• Work instructions
[a] Summarize the commit in two sentences.
[b] Please print the part of the commit from "diff --git a/db/tordir.sql" to "relay_statuses_per_day_pkey PRIMARY KEY(date)".

• Extract
[Start of Attachment]
[or-cvs] [metrics-db/master] Move materialized view update logic from the database to Java.
karsten at torproject.org
karsten at torproject.org
Tue Jan 18 10:15:26 UTC 2011
commit 57fdd87876d72d4ba895bbd4ce8e14ee170ee2c7
Author: Karsten Loesing <karsten.loesing at gmx.net>
Date: Tue Jan 18 11:04:03 2011 +0100
Move materialized view update logic from the database to Java.
So far, we used row-level triggers to memorize which dates had new or
updated data and needed to be included in the next materialized view
refresh run. The row-level triggers wrote these dates to a table which
was read by refresh functions. After a successful refresh run, the table
was emptied. There were two problems with this approach:
First, the refresh run is executed in a single long-running transaction.
If someone adds new data to the database while a refresh run is active,
the changed dates won't be included in the next refresh run.
Second, row-level triggers have a negative impact on performance. It
turns out that removing them reduces import time by roughly 18 %.
The new approach uses Java to memorize which dates need to be updated.
---
db/tordir.sql | 145 ++++----------------
.../ernie/db/RelayDescriptorDatabaseImporter.java | 56 ++++++++
2 files changed, 81 insertions(+), 120 deletions(-)
diff --git a/db/tordir.sql b/db/tordir.sql
index a69ddba..689a4b4 100644
--- a/db/tordir.sql
+++ b/db/tordir.sql
@@ -228,127 +228,31 @@ CREATE TABLE relay_statuses_per_day (
CONSTRAINT relay_statuses_per_day_pkey PRIMARY KEY(date)
);
--- TABLE updates
--- A helper table which is used to keep track of what tables and where
--- need to be updated upon refreshes.
+-- Dates to be included in the next refresh run.
+CREATE TABLE scheduled_updates (
+ id SERIAL,
+ date DATE NOT NULL
+);
+
+-- Dates in the current refresh run. When starting a refresh run, we copy
+-- the rows from scheduled_updates here in order to delete just those
+-- lines after the refresh run. Otherwise we might forget scheduled dates
+-- that have been added during a refresh run. If this happens we're going
+-- to update these dates in the next refresh run.
CREATE TABLE updates (
- "date" date NOT NULL,
- CONSTRAINT updates_pkey PRIMARY KEY(date)
+ id INTEGER,
+ date DATE
);
CREATE LANGUAGE plpgsql;
--- FUNCTION update_status
--- This keeps the updates table up to date for the time graphs.
[End of Attachment]
• Data section
[Start of Attachment]
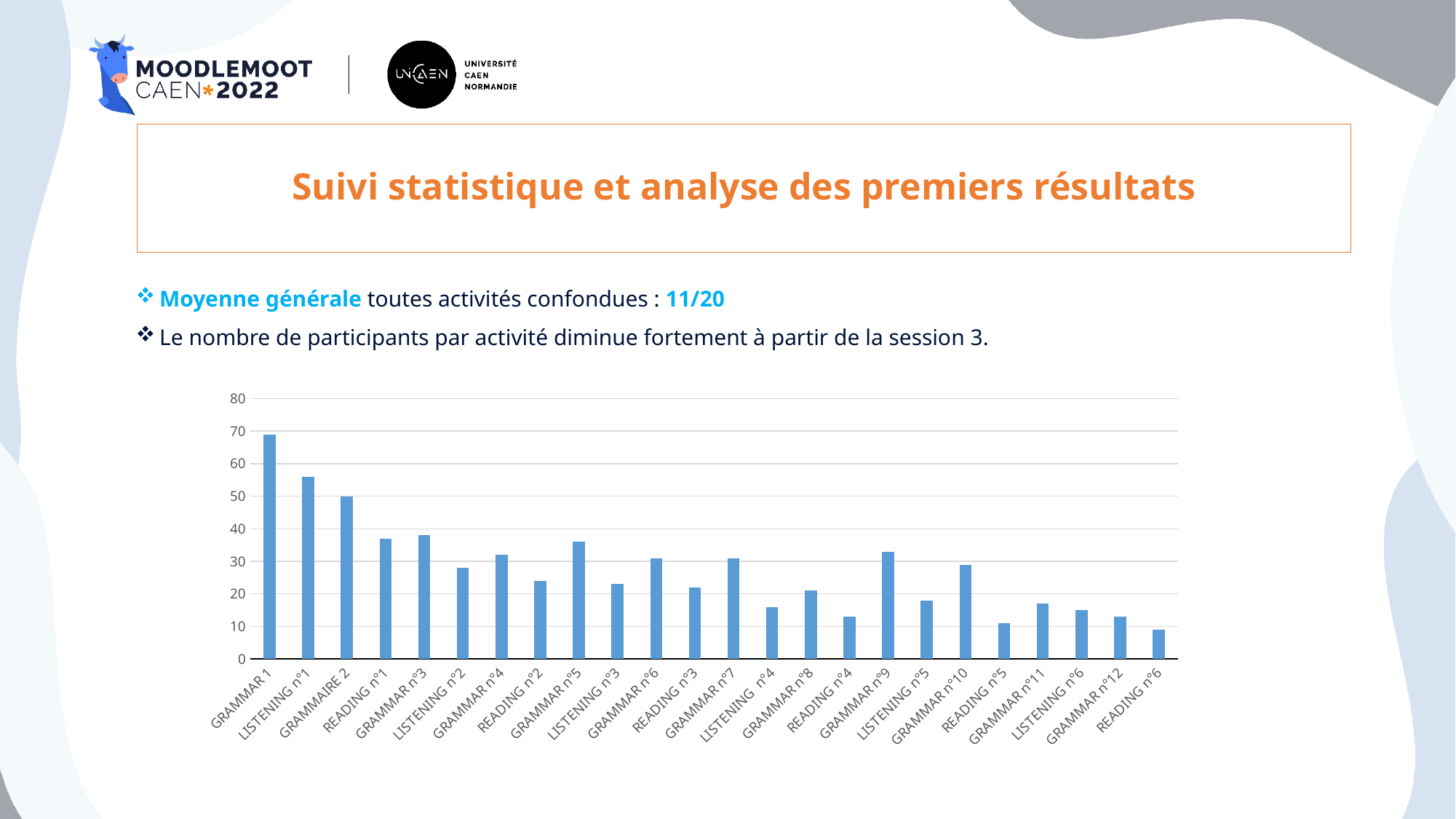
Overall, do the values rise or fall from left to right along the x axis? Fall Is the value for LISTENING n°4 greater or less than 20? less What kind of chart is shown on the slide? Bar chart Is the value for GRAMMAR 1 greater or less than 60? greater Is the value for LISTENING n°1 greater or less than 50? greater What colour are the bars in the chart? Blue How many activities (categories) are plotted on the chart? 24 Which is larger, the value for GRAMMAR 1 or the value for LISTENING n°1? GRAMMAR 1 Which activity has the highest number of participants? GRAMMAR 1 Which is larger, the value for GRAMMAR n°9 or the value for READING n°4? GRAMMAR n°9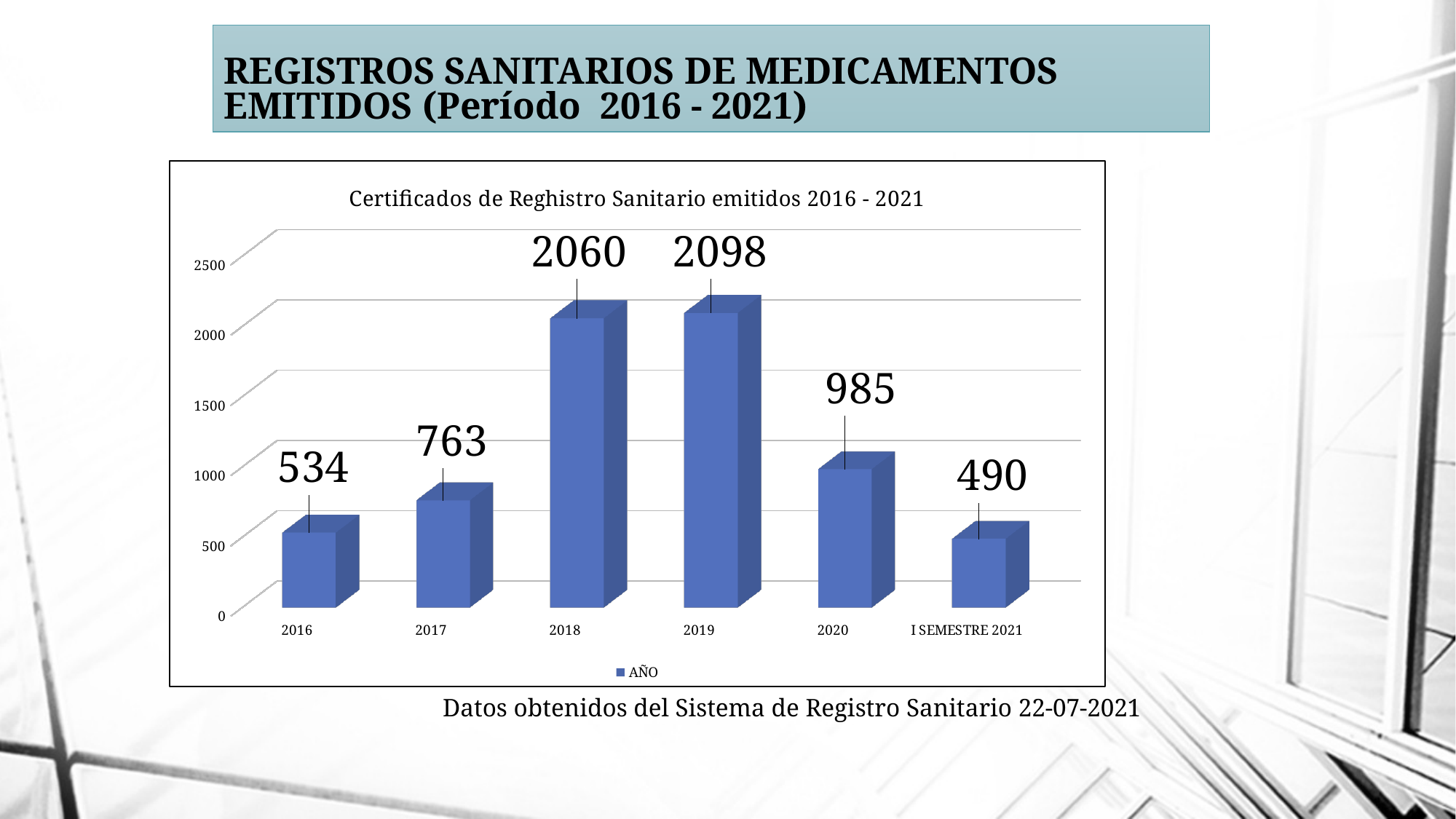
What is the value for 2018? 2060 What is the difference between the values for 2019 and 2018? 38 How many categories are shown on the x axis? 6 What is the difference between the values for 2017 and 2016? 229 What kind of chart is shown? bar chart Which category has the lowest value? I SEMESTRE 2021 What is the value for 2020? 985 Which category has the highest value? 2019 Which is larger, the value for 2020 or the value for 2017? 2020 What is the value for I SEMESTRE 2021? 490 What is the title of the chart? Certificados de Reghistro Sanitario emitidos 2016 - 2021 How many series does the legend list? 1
[End of Attachment]
[Start of Attachment]
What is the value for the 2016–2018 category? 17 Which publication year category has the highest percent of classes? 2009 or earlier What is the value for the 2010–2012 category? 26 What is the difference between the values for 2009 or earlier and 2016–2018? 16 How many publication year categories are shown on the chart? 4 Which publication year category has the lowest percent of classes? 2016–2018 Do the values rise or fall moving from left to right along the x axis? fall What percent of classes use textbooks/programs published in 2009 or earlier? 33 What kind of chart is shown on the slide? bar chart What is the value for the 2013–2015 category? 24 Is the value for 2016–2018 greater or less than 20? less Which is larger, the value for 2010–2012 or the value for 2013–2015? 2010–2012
[End of Attachment]
• Answers provided
[a] The commit moves the logic for remembering which dates need a materialized view refresh out of database row-level triggers and into Java. The trigger approach had two problems: dates changed while a refresh ran in its single long transaction were left out of the next run, and the triggers slowed imports, with their removal cutting import time by roughly 18%.

[b]
diff --git a/db/tordir.sql b/db/tordir.sql
index a69ddba..689a4b4 100644
--- a/db/tordir.sql
+++ b/db/tordir.sql
@@ -228,127 +228,31 @@ CREATE TABLE relay_statuses_per_day (
CONSTRAINT relay_statuses_per_day_pkey PRIMARY KEY(date)